[[ PROVIDED RECORDS, beginning ]]

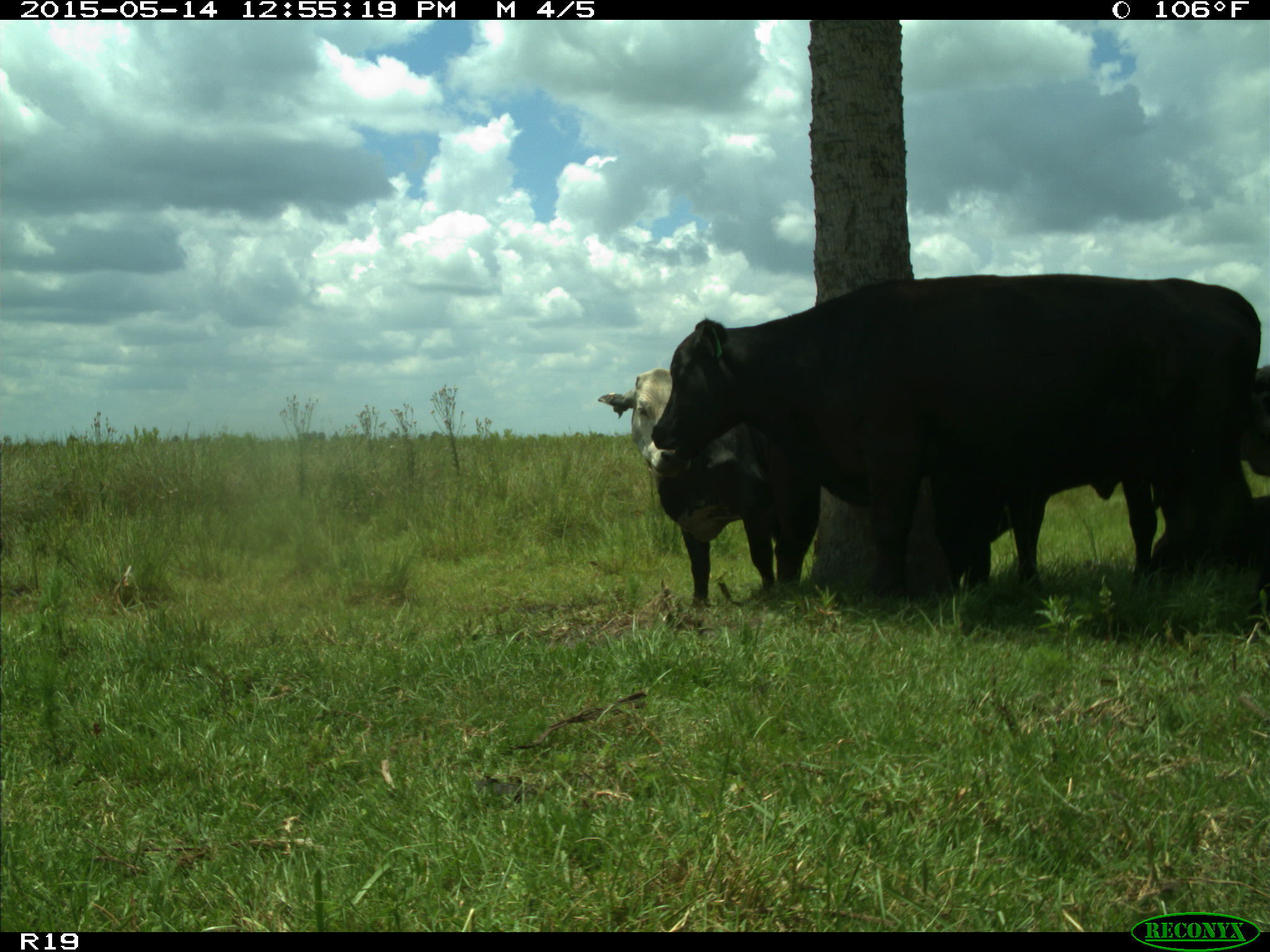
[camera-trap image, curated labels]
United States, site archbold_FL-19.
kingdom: Animalia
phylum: Chordata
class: Mammalia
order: Artiodactyla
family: Bovidae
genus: Bos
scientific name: Bos taurus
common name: domestic cow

[[ PROVIDED RECORDS, end ]]

◆ INSTRUCTIONS FOR THE TASK: The listing must be repeated word for word, and none of its pictures may appear in the copy.

◆ FINISHED TASK:
[camera-trap image, curated labels]
United States, site archbold_FL-19.
kingdom: Animalia
phylum: Chordata
class: Mammalia
order: Artiodactyla
family: Bovidae
genus: Bos
scientific name: Bos taurus
common name: domestic cow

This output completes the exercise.